This is an automated email from the ASF dual-hosted git repository.

gurwls223 pushed a commit to branch branch-3.1
in repository https://gitbox.apache.org/repos/asf/spark.git


The following commit(s) were added to refs/heads/branch-3.1 by this push:
     new 264ce7b  [SPARK-35573][R][TESTSt] Make SparkR tests pass with R 4.1+
264ce7b is described below

commit 264ce7b9062bb37be721fff0f2518fc5644cfe28
Author: Hyukjin Kwon <gurwls...@apache.org>
AuthorDate: Tue Jun 1 10:35:52 2021 +0900

    [SPARK-35573][R][TESTSt] Make SparkR tests pass with R 4.1+
    
    This PR proposes to support R 4.1.0+ in SparkR. Currently the tests are 
being failed as below:
    
    ```
    ══ Failed 
══════════════════════════════════════════════════════════════════════
    ── 1. Failure (test_sparkSQL_arrow.R:71:3): createDataFrame/collect Arrow 
optimi
    collect(createDataFrame(rdf)) not equal to `expected`.
    Component “g”: 'tzone' attributes are inconsistent ('UTC' and '')
    
    ── 2. Failure (test_sparkSQL_arrow.R:143:3): dapply() Arrow optimization - 
type
    collect(ret) not equal to `rdf`.
    Component “b”: 'tzone' attributes are inconsistent ('UTC' and '')
    
    ── 3. Failure (test_sparkSQL_arrow.R:229:3): gapply() Arrow optimization - 
type
    collect(ret) not equal to `rdf`.
    Component “b”: 'tzone' attributes are inconsistent ('UTC' and '')
    
    ── 4. Error (test_sparkSQL.R:1454:3): column functions 
─────────────────────────
    Error: (converted from warning) cannot xtfrm data frames
    Backtrace:
      1. base::sort(collect(distinct(select(df, input_file_name())))) 
test_sparkSQL.R:1454:2
      2. base::sort.default(collect(distinct(select(df, input_file_name()))))
      5. base::order(x, na.last = na.last, decreasing = decreasing)
      6. base::lapply(z, function(x) if (is.object(x)) as.vector(xtfrm(x)) else 
x)
      7. base:::FUN(X[[i]], ...)
     10. base::xtfrm.data.frame(x)
    
    ── 5. Failure (test_utils.R:67:3): cleanClosure on R functions 
─────────────────
    `actual` not equal to `g`.
    names for current but not for target
    Length mismatch: comparison on first 0 components
    
    ── 6. Failure (test_utils.R:80:3): cleanClosure on R functions 
─────────────────
    `actual` not equal to `g`.
    names for current but not for target
    Length mismatch: comparison on first 0 components
    ```
    
    It fixes three as below:
    
    - Avoid a sort on DataFrame which isn't legitimate: 
https://github.com/apache/spark/pull/32709#discussion_r642458108
    - Treat the empty timezone and local timezone as equivalent in SparkR: 
https://github.com/apache/spark/pull/32709#discussion_r642464454
    - Disable `check.environment` in the cleaned closure comparison (enabled by 
default from R 4.1+, 
https://cran.r-project.org/doc/manuals/r-release/NEWS.html), and keep the test 
as is https://github.com/apache/spark/pull/32709#discussion_r642510089
    
    Higher R versions have bug fixes and improvements.

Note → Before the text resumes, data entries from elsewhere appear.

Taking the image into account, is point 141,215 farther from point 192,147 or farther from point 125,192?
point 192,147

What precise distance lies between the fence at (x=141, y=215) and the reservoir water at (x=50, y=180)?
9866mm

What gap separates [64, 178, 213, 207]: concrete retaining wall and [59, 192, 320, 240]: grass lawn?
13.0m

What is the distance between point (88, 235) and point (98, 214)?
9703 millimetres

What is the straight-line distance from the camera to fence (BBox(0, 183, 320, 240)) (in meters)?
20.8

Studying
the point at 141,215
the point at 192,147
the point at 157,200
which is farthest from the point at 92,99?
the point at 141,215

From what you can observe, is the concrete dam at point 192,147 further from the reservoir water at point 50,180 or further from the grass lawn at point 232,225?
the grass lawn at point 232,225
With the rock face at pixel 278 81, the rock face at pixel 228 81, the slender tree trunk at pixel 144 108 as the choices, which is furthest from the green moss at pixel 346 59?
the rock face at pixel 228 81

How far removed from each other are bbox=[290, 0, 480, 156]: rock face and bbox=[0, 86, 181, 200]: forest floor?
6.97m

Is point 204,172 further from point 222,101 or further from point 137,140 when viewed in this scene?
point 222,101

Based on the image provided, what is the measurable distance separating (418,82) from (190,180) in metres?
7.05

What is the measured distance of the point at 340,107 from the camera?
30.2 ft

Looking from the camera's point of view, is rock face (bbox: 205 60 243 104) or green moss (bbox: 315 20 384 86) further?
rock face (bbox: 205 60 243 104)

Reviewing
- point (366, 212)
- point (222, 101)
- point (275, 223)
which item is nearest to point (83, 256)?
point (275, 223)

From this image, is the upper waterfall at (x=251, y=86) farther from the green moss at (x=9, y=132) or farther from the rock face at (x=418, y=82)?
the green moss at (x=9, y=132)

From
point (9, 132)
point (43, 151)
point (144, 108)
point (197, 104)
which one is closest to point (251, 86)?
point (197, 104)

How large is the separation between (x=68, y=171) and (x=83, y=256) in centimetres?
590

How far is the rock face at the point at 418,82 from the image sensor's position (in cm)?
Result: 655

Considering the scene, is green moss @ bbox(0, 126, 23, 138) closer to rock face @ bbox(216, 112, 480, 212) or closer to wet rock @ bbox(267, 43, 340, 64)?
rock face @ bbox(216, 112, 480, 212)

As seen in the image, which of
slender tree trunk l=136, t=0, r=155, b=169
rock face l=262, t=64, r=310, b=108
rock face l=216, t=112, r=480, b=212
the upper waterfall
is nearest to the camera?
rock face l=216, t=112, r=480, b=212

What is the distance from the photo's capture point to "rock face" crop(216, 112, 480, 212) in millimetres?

More importantly R users 
tend to use highest R versions.
    
    Yes, SparkR will work together with R 4.1.0+
    
    ```bash
    ./R/run-tests.sh
    ```
    
    ```
    sparkSQL_arrow:
    SparkSQL Arrow optimization: .................
    
    ...
    
    sparkSQL:
    SparkSQL functions: 
........................................................................................................................................................................................................
    
........................................................................................................................................................................................................
    
........................................................................................................................................................................................................
    
........................................................................................................................................................................................................
    
........................................................................................................................................................................................................
    
........................................................................................................................................................................................................
    
    ...
    
    utils:
    functions in utils.R: ..............................................
    ```
    
    Closes #32709 from HyukjinKwon/SPARK-35573.
    
    Authored-by: Hyukjin Kwon <gurwls...@apache.org>
    Signed-off-by: Hyukjin Kwon <gurwls...@apache.org>
    (cherry picked from commit 1ba1b70cfe24f94b882ebc2dcc6f18d8638596a2)
    Signed-off-by: Hyukjin Kwon <gurwls...@apache.org>
---
 R/pkg/tests/fulltests/test_sparkSQL.R       |  2 +-
 R/pkg/tests/fulltests/test_sparkSQL_arrow.R |  6 +++---
 R/pkg/tests/fulltests/test_utils.R          | 14 ++++++++++++--
 3 files changed, 16 insertions(+), 6 deletions(-)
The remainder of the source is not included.